PROVIDED PASSAGE:
*** Block opens ***

JNK1 Activity Assay. For measurement of JNK1 activity, the respective immunocomplexes were collected by centrifugation, washed four times with a washing buffer (50 mM Tris-HCl, pH 7.5, 100 mM NaCl, 5 mM EGTA, 0.5% Triton X-100) and once with kinase buffer (20 mM HEPES, pH 7.4, 10 mM MgCl2, 1 mM dithiothreitol, 10 mM p-nitrophenylphosphate), and were resuspended in a final volume of 40 µl of kinase buffer containing 5 µg of glutathione-S-transferase (GST)-c-Jun (Santa Cruz Biotechnology), 50 µM ATP, and 10 µCi [gamma -32P]ATP. The reaction was initiated by incubation at 30°C and continued for 10 min. Thereafter, 40 µl of 2× Laemmli sample buffer was added to terminate the reaction. Samples were then boiled for 3 min and subjected to SDS-12% polyacrylamide gel electrophoresis. The gels were stained in Coomassie brilliant blue, dried, and exposed for 1 to 2 h to Amersham Hyperfilm MP at -70°C with intensifying screens. In addition, kinase activity was determined by cutting the GST-c-Jun bands and measuring the radioactivity in a liquid scintillation counter.

4,6-Diamidino-2-phenylindole (DAPI) Staining. To visualize chromatin condensation and fragmentation in whole cells, we used the fluorescent dye DAPI. In brief, cells were seeded on glass coverslips and incubated with the respective media, as indicated in the text. Subsequently, the cells were washed with PBS (10 min), fixed with ice-cold methanol/acetic acid (3:1), and washed again with PBS. Then, the cells were incubated for 15 min in DAPI solution (5 mg/l DAPI, 0.1% Triton X-100, 2 mmol/l MgCl2, 100 mmol/l NaCl, 10 mmol/l PIPES, pH 6.8) and washed again. DAPI fluorescence was visualized using an inverted microscope (Axiovert 100; Zeiss, Göttingen, Germany) at an excitation wavelength of 360 nm and an emission wavelength of 520 nm.

*** Block closes ***

EXERCISE TASKS:
(a) In the methods passage on the JNK1 assay and DAPI staining, list every component of the washing buffer used on the immunocomplexes, with its concentration.
(b) Continue the methods passage on the JNK1 assay and DAPI staining, starting after its final sentence.

GIVEN DATA:
*** Block opens ***

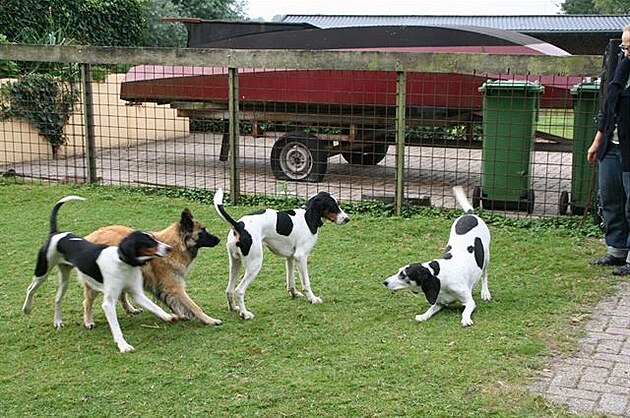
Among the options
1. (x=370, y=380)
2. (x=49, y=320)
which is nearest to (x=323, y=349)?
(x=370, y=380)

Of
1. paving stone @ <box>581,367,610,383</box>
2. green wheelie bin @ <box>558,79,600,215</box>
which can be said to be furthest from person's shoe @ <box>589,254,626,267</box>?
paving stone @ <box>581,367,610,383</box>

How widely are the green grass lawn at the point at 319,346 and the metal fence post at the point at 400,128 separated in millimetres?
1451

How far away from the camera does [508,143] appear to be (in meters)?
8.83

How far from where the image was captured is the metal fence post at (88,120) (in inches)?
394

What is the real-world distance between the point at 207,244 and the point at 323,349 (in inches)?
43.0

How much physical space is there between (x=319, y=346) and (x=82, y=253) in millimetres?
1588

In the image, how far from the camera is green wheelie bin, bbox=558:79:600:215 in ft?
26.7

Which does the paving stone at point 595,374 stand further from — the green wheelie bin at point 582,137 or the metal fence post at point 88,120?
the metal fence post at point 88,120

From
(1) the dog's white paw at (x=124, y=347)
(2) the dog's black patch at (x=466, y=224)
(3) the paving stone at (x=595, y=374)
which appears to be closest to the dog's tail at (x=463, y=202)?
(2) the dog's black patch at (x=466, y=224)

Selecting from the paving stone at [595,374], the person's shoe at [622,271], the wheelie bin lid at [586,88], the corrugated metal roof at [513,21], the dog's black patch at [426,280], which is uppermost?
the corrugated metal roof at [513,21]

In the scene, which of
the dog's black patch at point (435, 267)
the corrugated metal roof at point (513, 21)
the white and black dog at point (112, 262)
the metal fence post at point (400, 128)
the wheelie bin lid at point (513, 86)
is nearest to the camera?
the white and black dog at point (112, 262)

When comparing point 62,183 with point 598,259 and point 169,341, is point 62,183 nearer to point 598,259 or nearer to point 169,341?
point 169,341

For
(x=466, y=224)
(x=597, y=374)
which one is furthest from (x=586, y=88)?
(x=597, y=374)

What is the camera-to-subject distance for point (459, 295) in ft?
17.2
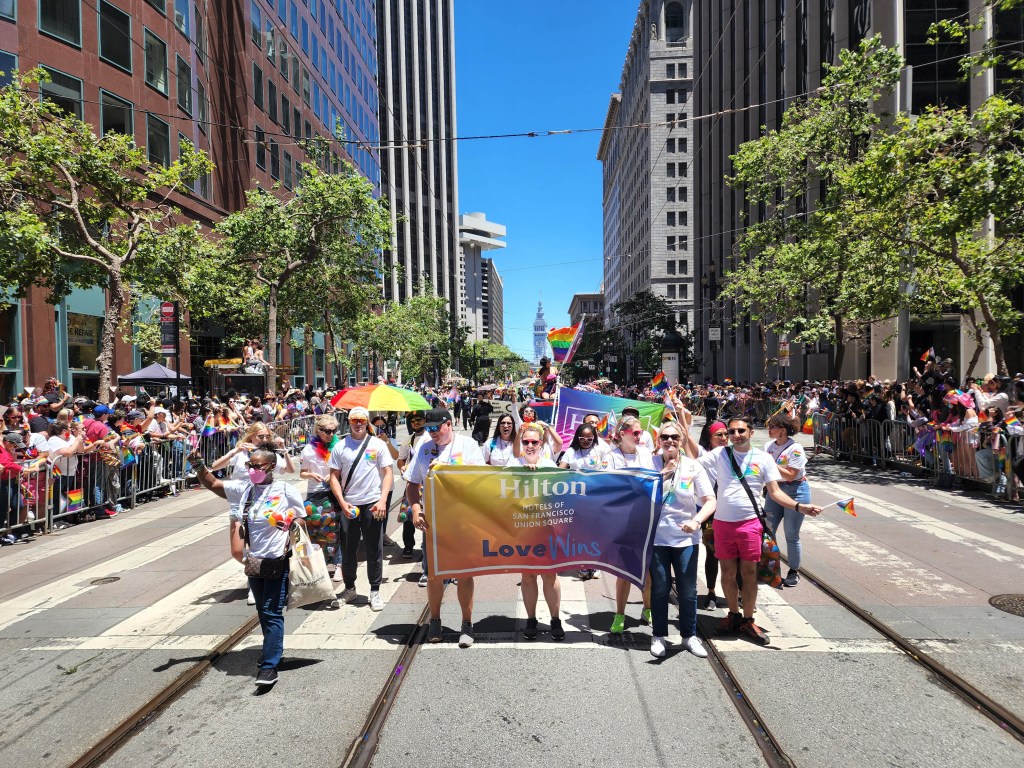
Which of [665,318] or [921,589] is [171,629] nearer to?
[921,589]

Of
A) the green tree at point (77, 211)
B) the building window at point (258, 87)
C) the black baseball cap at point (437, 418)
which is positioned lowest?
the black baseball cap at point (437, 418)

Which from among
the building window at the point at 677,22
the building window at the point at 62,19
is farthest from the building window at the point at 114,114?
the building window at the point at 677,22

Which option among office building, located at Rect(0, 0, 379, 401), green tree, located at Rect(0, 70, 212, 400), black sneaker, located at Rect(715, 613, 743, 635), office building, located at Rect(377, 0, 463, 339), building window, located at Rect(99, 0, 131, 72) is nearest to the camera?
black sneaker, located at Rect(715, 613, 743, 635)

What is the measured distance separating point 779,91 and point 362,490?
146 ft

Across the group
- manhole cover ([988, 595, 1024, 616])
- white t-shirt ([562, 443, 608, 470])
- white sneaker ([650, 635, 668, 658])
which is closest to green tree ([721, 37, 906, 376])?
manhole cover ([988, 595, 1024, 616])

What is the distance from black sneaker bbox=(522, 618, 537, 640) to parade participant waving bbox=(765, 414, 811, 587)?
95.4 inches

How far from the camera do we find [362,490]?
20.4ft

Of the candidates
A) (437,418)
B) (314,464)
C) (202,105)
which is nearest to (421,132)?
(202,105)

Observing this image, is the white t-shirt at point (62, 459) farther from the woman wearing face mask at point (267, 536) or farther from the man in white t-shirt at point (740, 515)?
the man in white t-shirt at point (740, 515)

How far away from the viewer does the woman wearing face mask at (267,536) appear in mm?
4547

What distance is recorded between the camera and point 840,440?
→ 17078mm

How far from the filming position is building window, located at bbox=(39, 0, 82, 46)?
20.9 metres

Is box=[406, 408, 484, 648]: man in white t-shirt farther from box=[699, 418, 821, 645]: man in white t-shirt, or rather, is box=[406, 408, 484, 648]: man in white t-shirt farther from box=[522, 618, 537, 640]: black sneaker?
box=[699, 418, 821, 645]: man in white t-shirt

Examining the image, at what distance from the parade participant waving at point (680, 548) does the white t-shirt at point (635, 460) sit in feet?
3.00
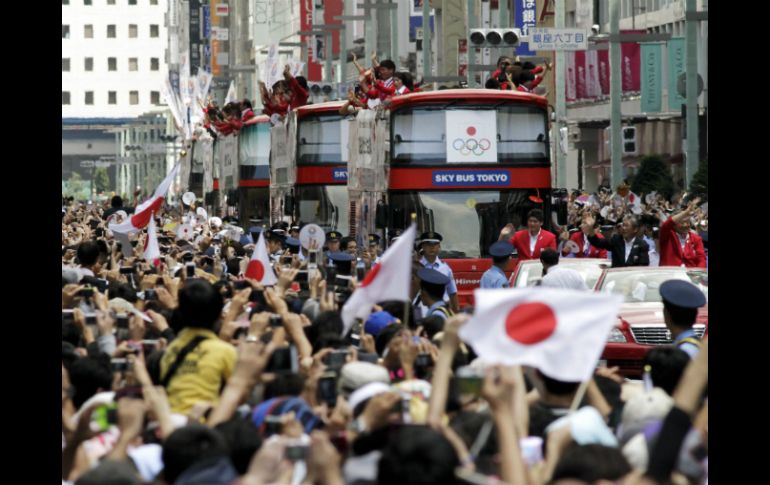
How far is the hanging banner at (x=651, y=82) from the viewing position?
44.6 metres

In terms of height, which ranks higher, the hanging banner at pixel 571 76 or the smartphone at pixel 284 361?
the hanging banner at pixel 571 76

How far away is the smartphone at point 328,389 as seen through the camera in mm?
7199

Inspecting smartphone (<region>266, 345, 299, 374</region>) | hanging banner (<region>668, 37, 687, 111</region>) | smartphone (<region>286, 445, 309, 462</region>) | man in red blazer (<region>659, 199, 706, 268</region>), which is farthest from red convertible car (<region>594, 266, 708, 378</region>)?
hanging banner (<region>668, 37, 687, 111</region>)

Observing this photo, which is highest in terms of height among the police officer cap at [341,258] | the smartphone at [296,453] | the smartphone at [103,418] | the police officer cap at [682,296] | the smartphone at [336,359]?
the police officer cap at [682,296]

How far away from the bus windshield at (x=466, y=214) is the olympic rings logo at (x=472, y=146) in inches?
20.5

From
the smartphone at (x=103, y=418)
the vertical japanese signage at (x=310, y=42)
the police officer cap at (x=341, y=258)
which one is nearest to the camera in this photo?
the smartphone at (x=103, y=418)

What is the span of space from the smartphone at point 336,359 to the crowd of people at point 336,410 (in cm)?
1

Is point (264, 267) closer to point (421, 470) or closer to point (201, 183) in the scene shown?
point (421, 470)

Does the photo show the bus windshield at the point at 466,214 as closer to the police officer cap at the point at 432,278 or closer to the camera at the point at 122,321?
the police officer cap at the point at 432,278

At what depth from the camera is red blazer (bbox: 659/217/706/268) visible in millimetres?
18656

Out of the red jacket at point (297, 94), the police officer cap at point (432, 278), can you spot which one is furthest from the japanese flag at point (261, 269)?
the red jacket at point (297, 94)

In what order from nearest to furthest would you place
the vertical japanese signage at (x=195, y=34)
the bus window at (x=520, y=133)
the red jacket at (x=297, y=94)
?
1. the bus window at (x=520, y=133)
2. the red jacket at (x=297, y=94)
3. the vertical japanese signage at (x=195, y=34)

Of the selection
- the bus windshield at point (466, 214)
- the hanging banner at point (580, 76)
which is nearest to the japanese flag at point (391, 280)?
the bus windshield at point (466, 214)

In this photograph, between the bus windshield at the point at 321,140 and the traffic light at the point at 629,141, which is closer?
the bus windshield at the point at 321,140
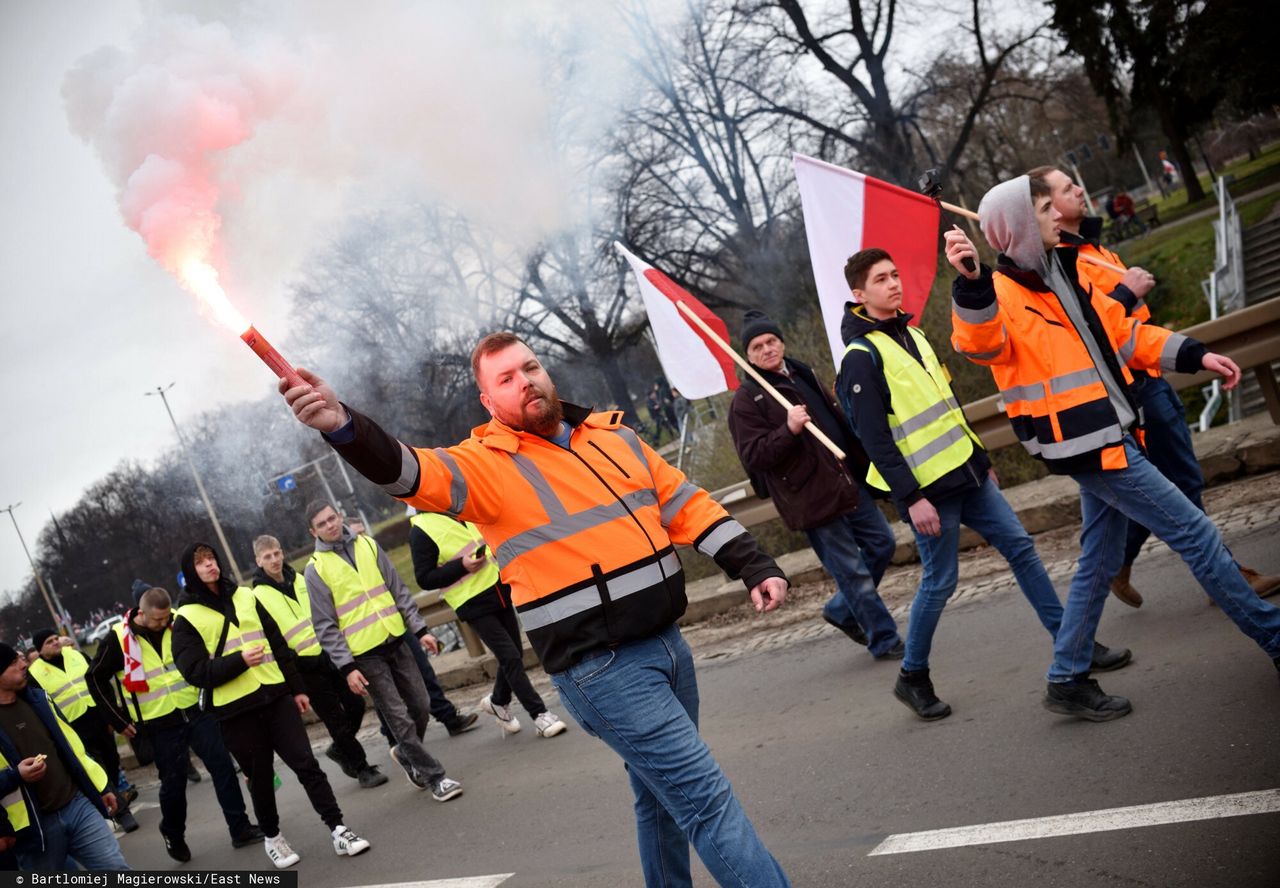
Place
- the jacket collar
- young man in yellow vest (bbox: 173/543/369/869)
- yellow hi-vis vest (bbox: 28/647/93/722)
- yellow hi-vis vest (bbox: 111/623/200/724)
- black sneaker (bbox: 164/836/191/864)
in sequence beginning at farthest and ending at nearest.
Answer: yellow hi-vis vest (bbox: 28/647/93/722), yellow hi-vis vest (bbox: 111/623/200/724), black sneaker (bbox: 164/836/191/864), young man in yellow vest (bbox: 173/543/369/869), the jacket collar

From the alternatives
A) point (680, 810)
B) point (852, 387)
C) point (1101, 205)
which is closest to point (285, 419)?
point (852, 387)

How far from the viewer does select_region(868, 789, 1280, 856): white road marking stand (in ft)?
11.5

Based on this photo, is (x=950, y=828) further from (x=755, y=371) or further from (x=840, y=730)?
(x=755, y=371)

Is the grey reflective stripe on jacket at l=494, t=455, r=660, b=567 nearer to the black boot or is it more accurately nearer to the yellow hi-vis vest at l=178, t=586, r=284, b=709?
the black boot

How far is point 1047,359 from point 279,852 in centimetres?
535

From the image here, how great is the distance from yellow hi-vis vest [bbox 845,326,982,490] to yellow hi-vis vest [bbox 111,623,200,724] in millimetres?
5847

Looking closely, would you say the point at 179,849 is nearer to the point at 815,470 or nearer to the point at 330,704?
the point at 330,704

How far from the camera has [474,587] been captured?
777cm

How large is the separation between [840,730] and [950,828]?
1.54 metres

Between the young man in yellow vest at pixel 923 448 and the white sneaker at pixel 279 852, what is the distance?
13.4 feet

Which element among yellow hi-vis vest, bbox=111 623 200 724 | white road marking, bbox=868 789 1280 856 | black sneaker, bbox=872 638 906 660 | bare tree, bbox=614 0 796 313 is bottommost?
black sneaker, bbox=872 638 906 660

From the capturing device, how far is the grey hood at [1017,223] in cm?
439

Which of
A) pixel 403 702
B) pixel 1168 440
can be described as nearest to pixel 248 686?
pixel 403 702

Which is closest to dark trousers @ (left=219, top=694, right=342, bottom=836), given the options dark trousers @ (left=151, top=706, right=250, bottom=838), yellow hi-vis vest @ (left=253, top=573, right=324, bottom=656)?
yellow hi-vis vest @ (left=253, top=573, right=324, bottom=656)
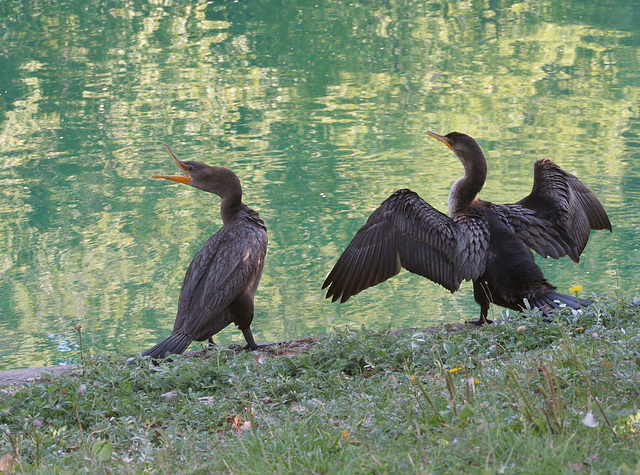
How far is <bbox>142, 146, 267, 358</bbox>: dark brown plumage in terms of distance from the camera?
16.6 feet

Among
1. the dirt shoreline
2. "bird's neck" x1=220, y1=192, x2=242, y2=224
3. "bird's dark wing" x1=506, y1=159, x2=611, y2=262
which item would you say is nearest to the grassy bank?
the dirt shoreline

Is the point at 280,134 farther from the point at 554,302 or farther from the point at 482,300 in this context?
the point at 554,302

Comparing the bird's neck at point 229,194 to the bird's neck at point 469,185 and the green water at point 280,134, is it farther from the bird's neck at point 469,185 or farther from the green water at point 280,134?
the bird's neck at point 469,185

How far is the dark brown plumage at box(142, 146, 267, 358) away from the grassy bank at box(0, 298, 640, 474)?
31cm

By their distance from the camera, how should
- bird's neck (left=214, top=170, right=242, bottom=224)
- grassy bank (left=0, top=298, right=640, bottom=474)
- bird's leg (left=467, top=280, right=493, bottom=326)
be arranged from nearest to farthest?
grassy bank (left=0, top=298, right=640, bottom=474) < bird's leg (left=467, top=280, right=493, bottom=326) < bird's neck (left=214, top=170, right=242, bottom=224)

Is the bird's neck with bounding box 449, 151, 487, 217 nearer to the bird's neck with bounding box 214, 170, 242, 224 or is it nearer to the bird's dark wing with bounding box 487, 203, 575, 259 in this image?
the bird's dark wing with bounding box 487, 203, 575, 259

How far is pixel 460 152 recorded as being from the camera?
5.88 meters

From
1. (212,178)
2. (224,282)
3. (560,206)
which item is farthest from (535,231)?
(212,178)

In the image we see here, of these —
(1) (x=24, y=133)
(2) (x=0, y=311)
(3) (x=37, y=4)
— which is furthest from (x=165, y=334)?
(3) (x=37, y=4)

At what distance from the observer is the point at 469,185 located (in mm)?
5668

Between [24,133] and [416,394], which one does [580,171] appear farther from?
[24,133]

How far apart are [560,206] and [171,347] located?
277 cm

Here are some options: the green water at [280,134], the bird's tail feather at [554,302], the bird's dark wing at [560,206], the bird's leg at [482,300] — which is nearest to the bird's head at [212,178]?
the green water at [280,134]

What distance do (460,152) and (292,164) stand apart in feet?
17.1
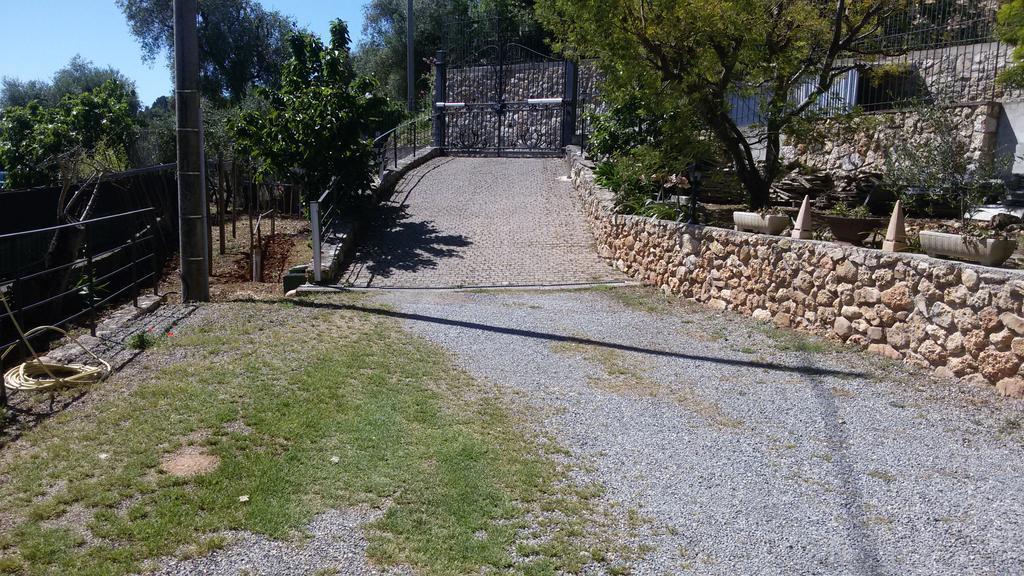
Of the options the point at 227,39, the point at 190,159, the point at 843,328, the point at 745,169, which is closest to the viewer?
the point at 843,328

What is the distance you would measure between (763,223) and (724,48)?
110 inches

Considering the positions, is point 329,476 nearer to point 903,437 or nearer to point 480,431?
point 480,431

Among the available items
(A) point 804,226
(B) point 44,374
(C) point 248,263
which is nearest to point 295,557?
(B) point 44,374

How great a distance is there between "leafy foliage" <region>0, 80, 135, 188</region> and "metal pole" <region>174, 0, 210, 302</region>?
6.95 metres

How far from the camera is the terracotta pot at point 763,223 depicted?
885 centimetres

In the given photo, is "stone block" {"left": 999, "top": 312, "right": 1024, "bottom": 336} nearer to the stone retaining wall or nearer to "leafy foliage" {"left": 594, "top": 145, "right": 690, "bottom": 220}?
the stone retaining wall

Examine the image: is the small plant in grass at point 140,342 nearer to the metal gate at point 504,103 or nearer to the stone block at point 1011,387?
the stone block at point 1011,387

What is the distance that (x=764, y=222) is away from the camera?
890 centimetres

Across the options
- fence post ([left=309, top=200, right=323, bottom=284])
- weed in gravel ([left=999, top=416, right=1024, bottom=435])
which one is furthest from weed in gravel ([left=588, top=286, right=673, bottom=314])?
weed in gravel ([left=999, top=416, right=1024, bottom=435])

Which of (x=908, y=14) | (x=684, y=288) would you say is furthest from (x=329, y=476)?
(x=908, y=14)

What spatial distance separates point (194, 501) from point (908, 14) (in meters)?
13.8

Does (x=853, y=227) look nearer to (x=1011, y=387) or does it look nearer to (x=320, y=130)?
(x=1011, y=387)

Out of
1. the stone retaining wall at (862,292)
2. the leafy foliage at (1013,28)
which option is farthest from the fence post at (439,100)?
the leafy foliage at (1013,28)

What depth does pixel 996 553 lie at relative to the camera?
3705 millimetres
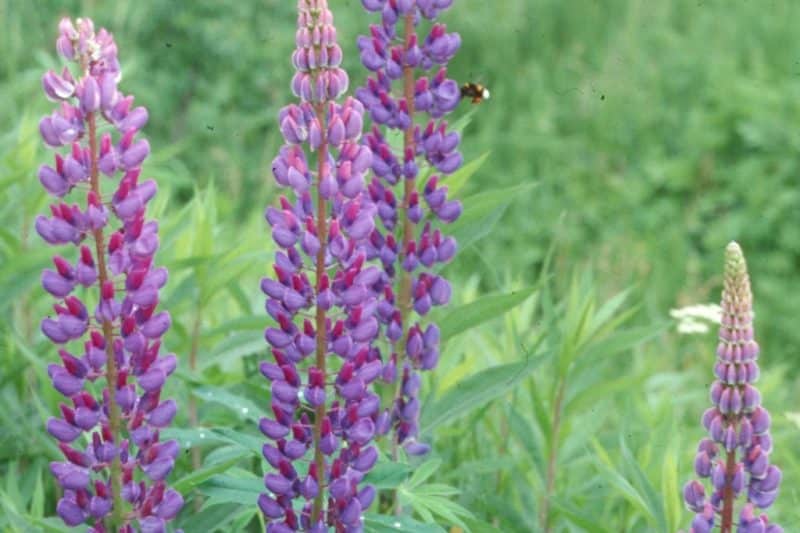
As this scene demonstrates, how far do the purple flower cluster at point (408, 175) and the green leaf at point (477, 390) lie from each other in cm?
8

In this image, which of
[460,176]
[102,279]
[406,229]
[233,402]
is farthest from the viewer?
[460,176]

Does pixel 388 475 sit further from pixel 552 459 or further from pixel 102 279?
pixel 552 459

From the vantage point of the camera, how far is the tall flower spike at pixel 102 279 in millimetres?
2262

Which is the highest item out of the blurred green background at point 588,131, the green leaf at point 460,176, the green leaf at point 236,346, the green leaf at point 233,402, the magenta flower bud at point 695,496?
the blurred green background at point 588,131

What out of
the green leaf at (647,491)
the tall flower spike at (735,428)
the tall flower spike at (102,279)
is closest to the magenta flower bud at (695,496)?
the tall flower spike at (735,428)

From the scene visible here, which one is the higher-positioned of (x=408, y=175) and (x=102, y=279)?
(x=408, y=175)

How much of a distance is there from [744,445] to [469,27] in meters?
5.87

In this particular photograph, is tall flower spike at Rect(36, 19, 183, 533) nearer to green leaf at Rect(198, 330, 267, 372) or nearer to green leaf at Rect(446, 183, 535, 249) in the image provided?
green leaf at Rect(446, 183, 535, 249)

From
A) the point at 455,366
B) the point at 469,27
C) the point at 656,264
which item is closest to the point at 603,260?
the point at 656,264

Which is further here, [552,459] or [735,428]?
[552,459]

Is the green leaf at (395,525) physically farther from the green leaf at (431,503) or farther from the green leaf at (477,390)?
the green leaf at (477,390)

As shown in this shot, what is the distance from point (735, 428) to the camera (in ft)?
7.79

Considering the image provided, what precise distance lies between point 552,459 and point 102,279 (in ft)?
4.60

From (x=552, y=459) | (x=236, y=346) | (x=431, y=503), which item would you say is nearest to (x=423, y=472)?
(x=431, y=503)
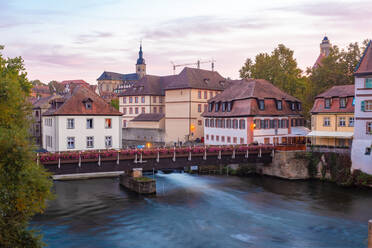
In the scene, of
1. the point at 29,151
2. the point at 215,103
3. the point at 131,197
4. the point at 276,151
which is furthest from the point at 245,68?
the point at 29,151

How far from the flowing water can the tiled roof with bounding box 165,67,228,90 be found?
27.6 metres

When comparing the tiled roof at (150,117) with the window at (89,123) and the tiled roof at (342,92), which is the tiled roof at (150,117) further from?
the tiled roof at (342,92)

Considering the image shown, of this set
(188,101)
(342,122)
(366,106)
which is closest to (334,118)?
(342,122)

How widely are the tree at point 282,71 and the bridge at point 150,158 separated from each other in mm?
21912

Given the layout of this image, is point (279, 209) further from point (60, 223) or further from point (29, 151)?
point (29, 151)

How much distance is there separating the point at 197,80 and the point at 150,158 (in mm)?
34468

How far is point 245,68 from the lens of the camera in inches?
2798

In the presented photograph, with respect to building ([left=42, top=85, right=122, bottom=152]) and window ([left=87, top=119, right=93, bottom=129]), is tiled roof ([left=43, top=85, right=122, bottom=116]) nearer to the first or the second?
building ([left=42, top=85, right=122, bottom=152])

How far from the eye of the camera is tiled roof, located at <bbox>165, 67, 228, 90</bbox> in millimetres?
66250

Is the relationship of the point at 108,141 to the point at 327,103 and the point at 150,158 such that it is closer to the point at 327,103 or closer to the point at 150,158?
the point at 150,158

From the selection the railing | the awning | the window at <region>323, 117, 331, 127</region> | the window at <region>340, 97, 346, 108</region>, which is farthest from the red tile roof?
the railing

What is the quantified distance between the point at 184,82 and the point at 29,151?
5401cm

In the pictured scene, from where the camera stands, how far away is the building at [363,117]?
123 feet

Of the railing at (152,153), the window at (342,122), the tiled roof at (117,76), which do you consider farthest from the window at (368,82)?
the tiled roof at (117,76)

*** Block closes ***

RESPONSES BY TASK:
(a)
- 50 mM Tris-HCl, pH 7.5
- 100 mM NaCl
- 5 mM EGTA
- 0.5% Triton X-100

(b)
Determination of DNA-Ladder Formation. Cells were lysed (0.5 ml of 5 mmol/l Tris, 20 mmol/l EDTA, pH 8, 0.5% Triton X-100) and centrifuged for 20 min at 13,000 rpm (4°C). The supernatant was removed and incubated with proteinase K and RNase H for 60 min at 37°C. Subsequently, DNA was extracted using phenol/chloroform/isoamyl alcohol (centrifugation for 30 min at 6000 rpm). DNA was precipitated overnight with 0.1 volume of 3 mol/l sodium acetate (pH 5.2) and 2 volumes of 100% ethanol at -20°C. After a 30-min centrifugation at 13,000 rpm, the pellet was washed with 0.1 ml of 70% ethanol and dried. After resuspension of the pellet, the DNA concentration was determined and equal amounts were loaded onto a 1.4% agarose gel. The bands were visualized using ethidium bromide.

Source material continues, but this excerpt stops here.